BGH: Bestimmung des technischen Problems einer Erfindung

Das Streitpatent betrifft ein Mittel („Mirabegron“) zur Behandlung von Blasenhyperaktivität. Auf der Grundlage des Streitpatents ist zugunsten der Beklagten ein ergänzendes Schutzzertifikat für das Erzeugnis Mirabegron erteilt worden. Die Klägerin hatte das Streitpatent wegen fehlender Patentfähigkeit und das Streitzertifikat wegen Schutzunfähigkeit des Streitpatents angegriffen. Der Nichtigkeitssenat des BPatG kam zu dem Schluss, dass der Gegenstand des Streitpatents nicht auf erfinderischer Tätigkeit beruhe und erklärte das Streitpatent und das ergänzende Schutzzertifikat für nichtig. Das BPatG erkannte dabei die objektive Aufgabe des Streitpatents darin, für den bekannten Wirkstoff Mirabegron weitere Indikationen aufzufinden.

Der BGH kam insoweit zu einem anderen Ergebnis. Ausgehend von der Beschreibung des Streitpatents sei das technische Problem darin zu sehen, ein wirksames Heilmittel für die Behandlung einer überaktiven Blase bereitzustellen.

Nach der Rechtsprechung des BGH sei das technische Problem so allgemein und neutral zu formulieren, dass sich die Frage, welche Anregungen der Fachmann durch den Stand der Technik insoweit erhielt, ausschließlich bei der Prüfung der erfinderischen Tätigkeit stelle. Deshalb dürften Elemente, die zur patentgemäßen Lösung gehören, grundsätzlich nicht berücksichtigt werden. Insbesondere dürfe nicht ohne Weiteres unterstellt werden, dass die Befassung mit einer bestimmten Aufgabenstellung im Stand der Technik nahegelegen habe. Soweit diesbezüglich begründete Zweifel bestünden, sei das technische Problem abstrakter zu formulieren.

Nach diesen Maßstäben dürfe das technische Problem im Streitfall nicht schon vor der Prüfung auf erfinderische Tätigkeit dahin formuliert werden, neue Anwendungsgebiete oder Indikationen für Mirabegron zu finden. Entgegen der Auffassung des BPatG könne diese Aufgabenstellung nicht schon deshalb als naheliegend angesehen werden, weil das Streitpatent eine zusätzliche Indikation für einen bekannten Wirkstoff betreffe.

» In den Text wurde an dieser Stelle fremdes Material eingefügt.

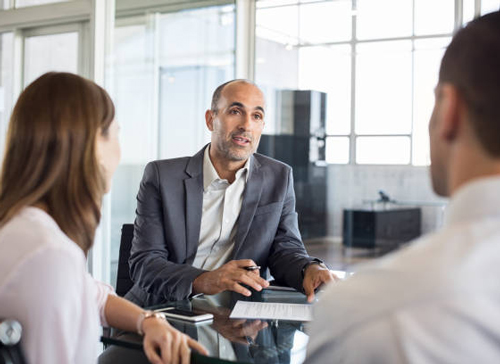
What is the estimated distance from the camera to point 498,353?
2.65 ft

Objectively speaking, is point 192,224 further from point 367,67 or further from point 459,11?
point 459,11

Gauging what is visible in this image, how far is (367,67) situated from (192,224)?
2.19 meters

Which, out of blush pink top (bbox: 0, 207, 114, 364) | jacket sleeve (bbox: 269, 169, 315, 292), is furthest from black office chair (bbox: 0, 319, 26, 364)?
jacket sleeve (bbox: 269, 169, 315, 292)

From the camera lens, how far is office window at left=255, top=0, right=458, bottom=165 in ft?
12.9

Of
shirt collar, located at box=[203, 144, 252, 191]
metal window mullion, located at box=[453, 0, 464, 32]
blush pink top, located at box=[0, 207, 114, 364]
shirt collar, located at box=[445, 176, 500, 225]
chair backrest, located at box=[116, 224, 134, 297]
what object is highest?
metal window mullion, located at box=[453, 0, 464, 32]

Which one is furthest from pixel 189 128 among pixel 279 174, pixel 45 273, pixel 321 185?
pixel 45 273

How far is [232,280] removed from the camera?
201 cm

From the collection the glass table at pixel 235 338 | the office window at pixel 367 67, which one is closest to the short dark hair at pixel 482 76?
the glass table at pixel 235 338

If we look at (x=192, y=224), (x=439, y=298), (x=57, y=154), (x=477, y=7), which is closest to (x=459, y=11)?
(x=477, y=7)

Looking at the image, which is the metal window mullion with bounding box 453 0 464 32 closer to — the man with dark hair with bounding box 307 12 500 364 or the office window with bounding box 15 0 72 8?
the office window with bounding box 15 0 72 8

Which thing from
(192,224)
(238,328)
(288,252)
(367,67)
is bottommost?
(238,328)

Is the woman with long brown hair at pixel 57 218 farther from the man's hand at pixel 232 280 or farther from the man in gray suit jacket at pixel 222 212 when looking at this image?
the man in gray suit jacket at pixel 222 212

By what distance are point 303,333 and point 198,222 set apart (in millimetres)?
1011

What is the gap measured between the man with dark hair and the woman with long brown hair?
1.85 ft
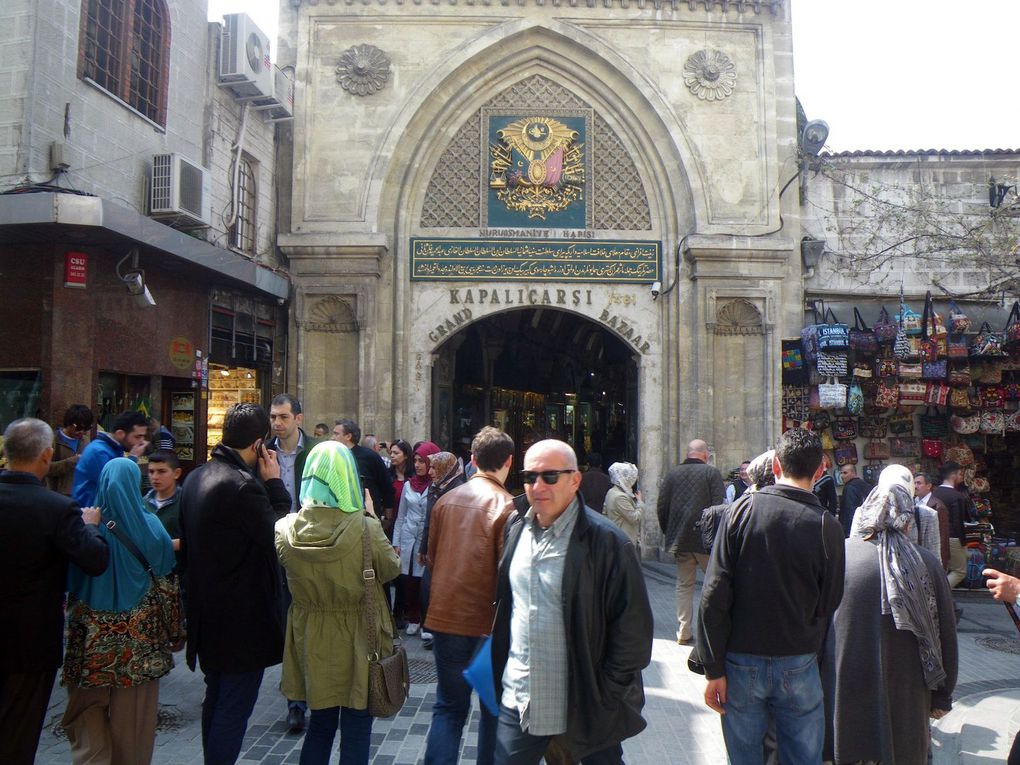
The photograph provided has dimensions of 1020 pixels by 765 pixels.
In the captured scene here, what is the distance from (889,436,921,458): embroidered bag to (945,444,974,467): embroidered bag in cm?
41

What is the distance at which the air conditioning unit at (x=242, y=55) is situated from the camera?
983 centimetres

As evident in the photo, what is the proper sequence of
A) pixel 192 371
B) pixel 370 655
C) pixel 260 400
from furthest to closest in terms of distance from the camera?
1. pixel 260 400
2. pixel 192 371
3. pixel 370 655

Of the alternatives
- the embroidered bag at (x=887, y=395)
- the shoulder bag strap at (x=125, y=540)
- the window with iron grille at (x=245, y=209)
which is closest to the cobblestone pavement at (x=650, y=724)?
the shoulder bag strap at (x=125, y=540)

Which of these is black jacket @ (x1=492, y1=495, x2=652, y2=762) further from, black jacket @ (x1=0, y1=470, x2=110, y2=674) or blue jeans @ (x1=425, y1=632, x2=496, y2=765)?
black jacket @ (x1=0, y1=470, x2=110, y2=674)

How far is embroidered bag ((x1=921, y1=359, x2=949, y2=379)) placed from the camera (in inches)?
440

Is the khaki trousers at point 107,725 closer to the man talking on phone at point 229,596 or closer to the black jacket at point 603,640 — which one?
the man talking on phone at point 229,596

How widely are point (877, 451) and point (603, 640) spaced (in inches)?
411

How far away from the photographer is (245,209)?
36.2ft

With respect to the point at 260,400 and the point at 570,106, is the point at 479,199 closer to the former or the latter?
the point at 570,106

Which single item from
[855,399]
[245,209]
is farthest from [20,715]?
[855,399]

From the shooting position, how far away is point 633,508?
7.73 meters

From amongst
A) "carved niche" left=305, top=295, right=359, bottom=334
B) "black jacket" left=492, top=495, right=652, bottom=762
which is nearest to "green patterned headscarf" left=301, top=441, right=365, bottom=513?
"black jacket" left=492, top=495, right=652, bottom=762

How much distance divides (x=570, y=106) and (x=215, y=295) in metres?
6.13

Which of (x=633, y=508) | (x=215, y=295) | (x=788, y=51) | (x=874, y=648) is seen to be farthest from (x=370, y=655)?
(x=788, y=51)
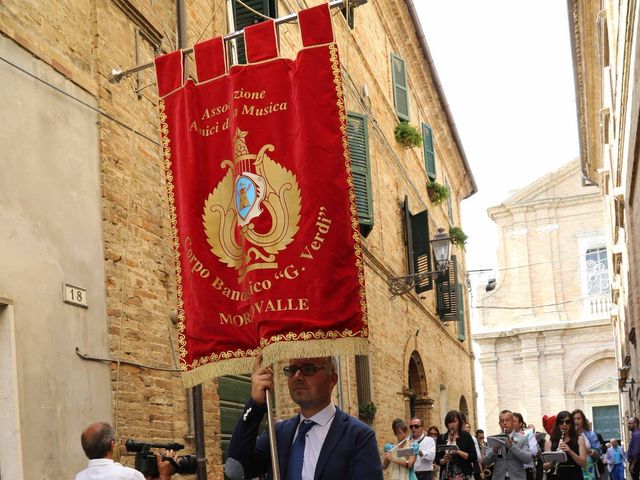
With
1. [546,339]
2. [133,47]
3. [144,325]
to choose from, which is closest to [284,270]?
[144,325]

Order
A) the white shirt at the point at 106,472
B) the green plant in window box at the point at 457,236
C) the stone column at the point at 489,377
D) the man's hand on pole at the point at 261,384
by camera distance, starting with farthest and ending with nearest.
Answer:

Zwar sei das technische Problem aus dem zu entwickeln, was das Patent tatsächlich leistet (BGH, Urteil vom 4. Februar 2010 – Xa ZR 36/08, GRUR 2010, 602 Rn. 27 – Gelenkanordnung; Urteil vom 15. April 2010 – Xa ZR 28/08, GRUR 2010, 607 Rn. 18 – Fettsäurezusammensetzung). Hieraus ergebe sich aber nicht, dass es abweichend von den oben wiedergegebenen Grundsätzen zulässig wäre, bei der Formulierung des Problems bereits Elemente der unter Schutz gestellten Lösung zu berücksichtigen.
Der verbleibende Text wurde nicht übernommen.